__TASK BRIEF__: Reproduce everything from "In the few weeks" down to "play on words." in the text about the college's Multiple Sclerosis Walk.

This spring, the Ross College Quad Cities campus in Bettendorf, Iowa hit the ground running by getting out there and making a difference in their community. Students in the Occupational Therapy Assistant Associate Degree program participated in the local Multiple Sclerosis Awareness Walk. In addition to being a part of the walk itself, the students also raised nearly $700 by selling t-shirts to donate to the cause.
The students were very motivated to make a difference in this new Ross campus. Part of this was due to an assignment that they were given on the very first day of class. It only took them a couple weeks to realize that their simple assignment had the power to change lives. In honor of Occupational Therapy Month, the Intervention in Mental Health class at Ross College – Quad Cities was assigned to choose something to do in the community to celebrate. All ten students brainstormed and collectively decided to participate in the 2017 Multiple Sclerosis Walk hosted by the National Multiple Sclerosis Society.
In the few weeks leading up to the event, the students raised money by selling t-shirts to family and friends and establishing on online donation site. The class worked together to choose a t-shirt theme and agreed upon one student’s t-shirt design. The students selected the event as one particular student’s family has been significantly affected by multiple sclerosis. The students chose the t-shirt design after researching the disability. Knowing that multiple sclerosis affects the myelin, coating that surrounds the nerves, the students stated that this design was a clever play on words.
On the big day, most of the students in the class were able to participate in the walk. The students who participated stated that the “energy was off the chain.” One student remembered many of them complaining about one of the hills on the walk. Once the students reached the top of the hill, they saw the walkers that had already completed the walk. That’s when they noticed several who had walked using canes, walkers, and wheelchairs. Suddenly the students realized the reality of the cause.
Several of the students commented that they enjoyed working together as a class. They stated that they never realized that 10 students could make such difference in such short of a time. The Occupational Therapy Assistant program instructor, Kimberly Grimm, saw the students work together in way that no academic assignment could have inspired them to. These students realized through this simple act that life is more than just an assignment.

Collected data:
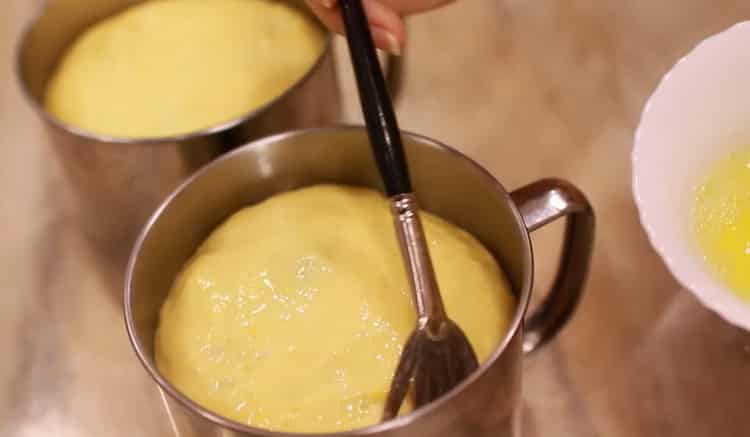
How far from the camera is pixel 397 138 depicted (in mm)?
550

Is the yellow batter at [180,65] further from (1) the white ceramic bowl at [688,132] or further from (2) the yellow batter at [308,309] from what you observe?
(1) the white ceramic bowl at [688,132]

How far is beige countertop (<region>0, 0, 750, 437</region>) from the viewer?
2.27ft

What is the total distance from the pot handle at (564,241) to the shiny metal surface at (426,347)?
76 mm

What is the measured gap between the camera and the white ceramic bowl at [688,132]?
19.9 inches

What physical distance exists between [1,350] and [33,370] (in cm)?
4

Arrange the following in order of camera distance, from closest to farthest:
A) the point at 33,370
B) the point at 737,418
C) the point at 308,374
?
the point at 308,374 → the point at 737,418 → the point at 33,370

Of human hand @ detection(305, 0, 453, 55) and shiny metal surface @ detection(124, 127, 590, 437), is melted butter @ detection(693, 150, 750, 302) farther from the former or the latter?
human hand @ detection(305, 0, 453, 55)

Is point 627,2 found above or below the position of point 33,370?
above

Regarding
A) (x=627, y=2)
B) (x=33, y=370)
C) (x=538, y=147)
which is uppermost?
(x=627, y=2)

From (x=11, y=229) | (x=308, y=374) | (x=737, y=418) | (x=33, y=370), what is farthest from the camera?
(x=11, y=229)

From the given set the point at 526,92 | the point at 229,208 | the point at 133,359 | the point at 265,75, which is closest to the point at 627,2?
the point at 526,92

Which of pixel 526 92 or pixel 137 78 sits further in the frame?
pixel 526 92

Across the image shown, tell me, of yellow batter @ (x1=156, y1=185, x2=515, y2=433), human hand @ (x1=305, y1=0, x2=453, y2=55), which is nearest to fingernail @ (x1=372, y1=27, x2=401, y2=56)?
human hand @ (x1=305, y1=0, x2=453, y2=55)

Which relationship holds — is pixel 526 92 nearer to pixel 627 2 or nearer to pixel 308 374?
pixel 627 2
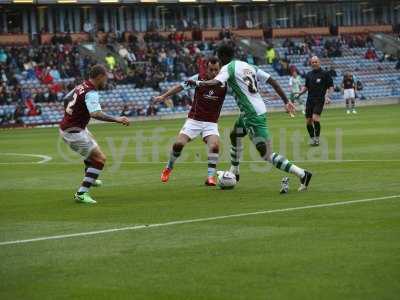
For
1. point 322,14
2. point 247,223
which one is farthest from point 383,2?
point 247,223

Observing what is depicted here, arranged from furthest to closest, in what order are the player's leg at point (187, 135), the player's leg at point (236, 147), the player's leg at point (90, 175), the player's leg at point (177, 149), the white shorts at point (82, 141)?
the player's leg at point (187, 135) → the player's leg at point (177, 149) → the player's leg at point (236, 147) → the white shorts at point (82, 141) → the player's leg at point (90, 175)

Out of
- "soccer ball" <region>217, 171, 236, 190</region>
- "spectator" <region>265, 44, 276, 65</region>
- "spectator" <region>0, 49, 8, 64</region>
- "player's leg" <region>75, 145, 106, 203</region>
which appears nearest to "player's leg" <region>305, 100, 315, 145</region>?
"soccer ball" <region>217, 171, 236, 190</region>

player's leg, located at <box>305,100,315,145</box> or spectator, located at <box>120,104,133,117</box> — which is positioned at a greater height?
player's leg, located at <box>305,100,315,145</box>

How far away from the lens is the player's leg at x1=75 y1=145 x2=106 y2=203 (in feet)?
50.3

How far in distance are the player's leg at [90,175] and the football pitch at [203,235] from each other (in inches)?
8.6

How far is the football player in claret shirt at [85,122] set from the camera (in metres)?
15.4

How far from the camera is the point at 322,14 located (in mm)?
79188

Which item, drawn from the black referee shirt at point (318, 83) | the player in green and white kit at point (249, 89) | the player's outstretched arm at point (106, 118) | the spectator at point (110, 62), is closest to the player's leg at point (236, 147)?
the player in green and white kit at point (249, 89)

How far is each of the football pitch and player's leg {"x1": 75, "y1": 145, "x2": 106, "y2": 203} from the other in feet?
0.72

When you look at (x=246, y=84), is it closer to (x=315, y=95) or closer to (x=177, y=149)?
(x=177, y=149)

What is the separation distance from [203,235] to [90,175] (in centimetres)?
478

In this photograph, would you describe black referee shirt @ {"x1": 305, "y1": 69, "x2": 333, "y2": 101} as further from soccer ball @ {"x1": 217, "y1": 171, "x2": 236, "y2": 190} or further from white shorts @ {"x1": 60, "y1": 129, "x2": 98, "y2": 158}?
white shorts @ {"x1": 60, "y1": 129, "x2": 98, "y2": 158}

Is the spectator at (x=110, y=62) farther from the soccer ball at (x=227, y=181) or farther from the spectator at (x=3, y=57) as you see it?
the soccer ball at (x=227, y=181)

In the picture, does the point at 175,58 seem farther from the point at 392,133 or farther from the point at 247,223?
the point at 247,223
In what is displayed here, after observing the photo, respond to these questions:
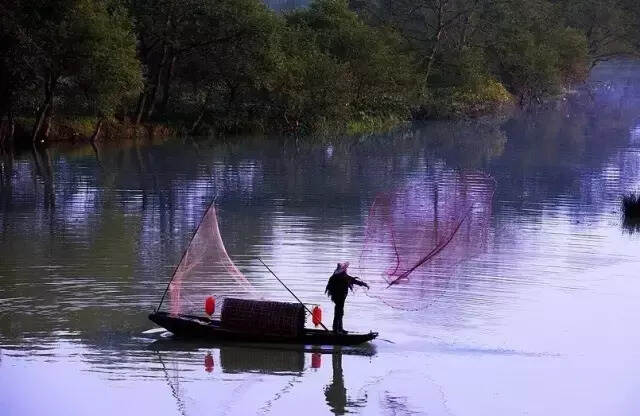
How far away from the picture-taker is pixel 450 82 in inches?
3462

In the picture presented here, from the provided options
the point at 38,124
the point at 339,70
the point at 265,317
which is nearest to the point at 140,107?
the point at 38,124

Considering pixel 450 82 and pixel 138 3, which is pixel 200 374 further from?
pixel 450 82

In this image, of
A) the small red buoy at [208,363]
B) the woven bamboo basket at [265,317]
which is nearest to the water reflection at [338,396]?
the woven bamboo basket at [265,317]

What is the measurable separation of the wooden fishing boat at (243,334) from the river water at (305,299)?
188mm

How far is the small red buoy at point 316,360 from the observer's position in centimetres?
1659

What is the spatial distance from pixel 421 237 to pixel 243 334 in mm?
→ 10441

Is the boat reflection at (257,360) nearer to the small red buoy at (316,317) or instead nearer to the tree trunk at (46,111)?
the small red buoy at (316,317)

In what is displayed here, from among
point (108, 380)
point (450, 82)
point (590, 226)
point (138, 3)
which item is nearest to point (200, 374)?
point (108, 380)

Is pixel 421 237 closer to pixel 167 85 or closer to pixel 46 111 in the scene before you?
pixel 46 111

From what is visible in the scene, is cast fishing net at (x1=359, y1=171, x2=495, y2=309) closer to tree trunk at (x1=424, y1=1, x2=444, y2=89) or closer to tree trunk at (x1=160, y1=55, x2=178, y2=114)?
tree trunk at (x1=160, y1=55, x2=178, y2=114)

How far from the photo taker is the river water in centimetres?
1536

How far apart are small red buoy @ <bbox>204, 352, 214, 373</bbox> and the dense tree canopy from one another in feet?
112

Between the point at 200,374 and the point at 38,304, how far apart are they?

...

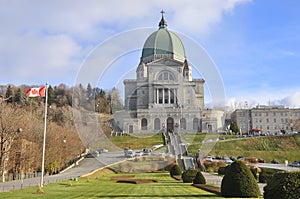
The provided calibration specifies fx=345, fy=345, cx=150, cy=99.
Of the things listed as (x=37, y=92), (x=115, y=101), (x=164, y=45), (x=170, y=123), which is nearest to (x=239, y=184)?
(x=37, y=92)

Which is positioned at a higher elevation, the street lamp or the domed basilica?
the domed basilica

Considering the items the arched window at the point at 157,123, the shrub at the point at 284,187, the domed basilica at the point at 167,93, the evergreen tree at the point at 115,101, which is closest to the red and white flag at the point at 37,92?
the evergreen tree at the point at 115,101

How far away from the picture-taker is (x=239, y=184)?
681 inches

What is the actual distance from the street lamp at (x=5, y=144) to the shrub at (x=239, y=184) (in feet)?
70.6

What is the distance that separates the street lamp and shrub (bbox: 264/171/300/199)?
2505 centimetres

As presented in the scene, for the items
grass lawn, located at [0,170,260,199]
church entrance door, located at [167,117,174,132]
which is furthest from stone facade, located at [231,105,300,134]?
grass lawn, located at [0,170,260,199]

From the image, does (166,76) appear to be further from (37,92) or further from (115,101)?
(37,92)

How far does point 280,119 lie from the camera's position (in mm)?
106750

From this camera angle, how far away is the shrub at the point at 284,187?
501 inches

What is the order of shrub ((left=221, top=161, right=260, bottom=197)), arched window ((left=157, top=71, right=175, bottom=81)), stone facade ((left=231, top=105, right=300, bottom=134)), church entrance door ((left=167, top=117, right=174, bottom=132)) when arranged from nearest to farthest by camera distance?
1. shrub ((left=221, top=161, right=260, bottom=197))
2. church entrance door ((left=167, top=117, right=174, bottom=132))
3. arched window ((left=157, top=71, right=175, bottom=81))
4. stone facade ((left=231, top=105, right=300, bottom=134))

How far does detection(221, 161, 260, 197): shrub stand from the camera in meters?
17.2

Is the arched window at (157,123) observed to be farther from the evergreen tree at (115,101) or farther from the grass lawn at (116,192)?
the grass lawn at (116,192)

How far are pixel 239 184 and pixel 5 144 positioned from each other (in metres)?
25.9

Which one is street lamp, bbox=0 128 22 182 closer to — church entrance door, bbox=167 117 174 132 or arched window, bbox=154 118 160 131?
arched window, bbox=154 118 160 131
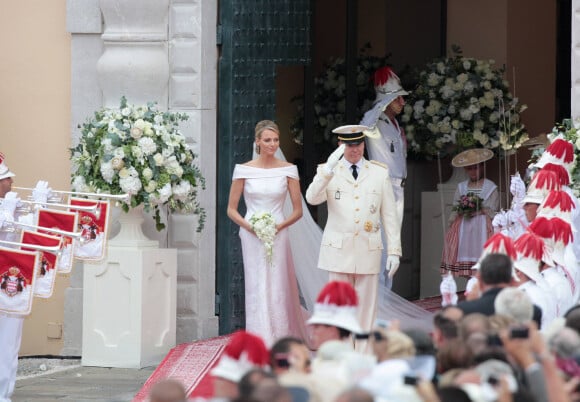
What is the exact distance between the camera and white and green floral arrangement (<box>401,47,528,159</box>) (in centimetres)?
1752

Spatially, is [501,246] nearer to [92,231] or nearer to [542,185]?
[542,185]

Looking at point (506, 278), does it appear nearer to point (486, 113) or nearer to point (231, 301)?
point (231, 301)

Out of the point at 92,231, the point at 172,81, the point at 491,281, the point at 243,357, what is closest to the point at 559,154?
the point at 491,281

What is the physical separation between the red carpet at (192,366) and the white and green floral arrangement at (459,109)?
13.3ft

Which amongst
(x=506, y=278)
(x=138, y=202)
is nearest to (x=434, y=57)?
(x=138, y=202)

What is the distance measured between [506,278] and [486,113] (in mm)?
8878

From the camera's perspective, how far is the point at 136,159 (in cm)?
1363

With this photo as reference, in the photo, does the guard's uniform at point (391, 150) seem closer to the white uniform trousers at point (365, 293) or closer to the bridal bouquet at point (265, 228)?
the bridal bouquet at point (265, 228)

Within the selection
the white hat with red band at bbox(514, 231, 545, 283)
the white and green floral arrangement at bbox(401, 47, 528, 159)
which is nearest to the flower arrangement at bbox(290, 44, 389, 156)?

__FINISHED TASK__:
In the few weeks leading up to the event, the students raised money by selling t-shirts to family and friends and establishing on online donation site. The class worked together to choose a t-shirt theme and agreed upon one student’s t-shirt design. The students selected the event as one particular student’s family has been significantly affected by multiple sclerosis. The students chose the t-shirt design after researching the disability. Knowing that multiple sclerosis affects the myelin, coating that surrounds the nerves, the students stated that this design was a clever play on words.